In a new study by Loizos Heracleous and Laura Klaeiring of Britain's Warwick Business School, Steve Jobs is the "perfect template of how to deliver expertly tailored rhetoric." The duo urges industry leaders to not only attempt to mimic his success, but to do so by studying him and his processes similar to a football team does its competitors.

Some of the areas that were observed by Heracleous and Klaeiring included the defense of his company in relation to all decisions made, how he handled intense questions by the media and government, and his communication skills, especially during speeches. Heracleous summed up their findings.

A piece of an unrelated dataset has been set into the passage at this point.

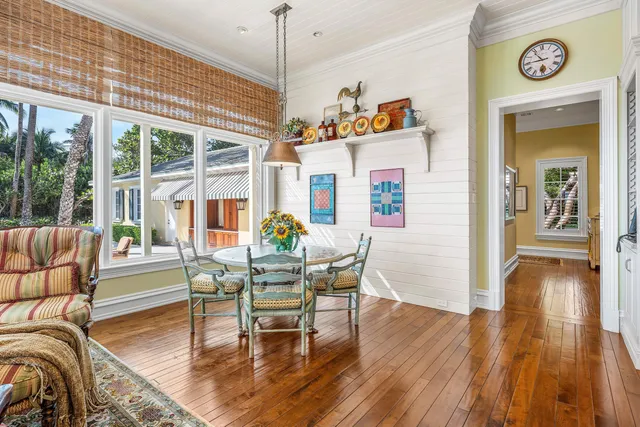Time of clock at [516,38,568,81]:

"We found that the driving factor in Jobs' rhetoric was his perceived ethos, which significantly influenced how he used logos and pathos. When ethos was low, high levels of pathos were employed by Jobs and low levels of logos, such as in the pre-trial interview with the SEC. When ethos was high, lower levels of pathos were used and higher logos, which is what happened at the digital conference, where he already had an admiring audience."

He went on to say, "Jobs was brilliant at choosing the right mix of persuasive strategies. This combined with the stability of his central messages was his great rhetorical skill."

Despite the clear cut ideals that Steve Jobs had for Apple and the devices they manufactured, the cult-like status that he achieved seems to have been ignored since his death. Some of the changes that have been implemented may unintentionally provide more pain points to Apple that were previously available. Some of the changes include the introduction of multiple devices at once and a larger device. Steve jobs was against a larger device, declaring that no one would buy something that did not fit in their hands. However, following Samsung's lead, the new iPhone 6 plus is considerably larger and not without its issues.

In contrast, Steve Jobs was against shrinking the iPad to a mini size. Now, with the large iPhone, the two devices are becoming blurred together. With the two devices that do similar things with minimal differences so close in size, there is wonder if the iPad and iPhone might eventually combine into one device. If so, the market share on Apple devices could decline as there would be no need to buy two devices any longer.


There were times that Steve Jobs did not get his way. One example was the introduction of the white iPhone. Steve Jobs preferred the use of Moon Gray, but lost that battle. He also imagined a remote, similar to a Wii Mote (Nintendo), to control Apple TV, but the idea was eventually lost. Finally, Steve Jobs shared his dismay in developing an actual HD television. Yet, rumors suggest that an Apple-branded TV could be on its way.


Steve Jobs may not have been perfect in every aspect of his life. However, his success in business and devotion to his product exemplified in everything he did. It may remain to be seen whether his legacy lives on through future Apple products or if the company can chart a course of their own. Maybe another CEO will grasp Jobs' ideals and continue on in tribute to the man who built Apple. Regardless, his legacy will live on in the technology used and implemented.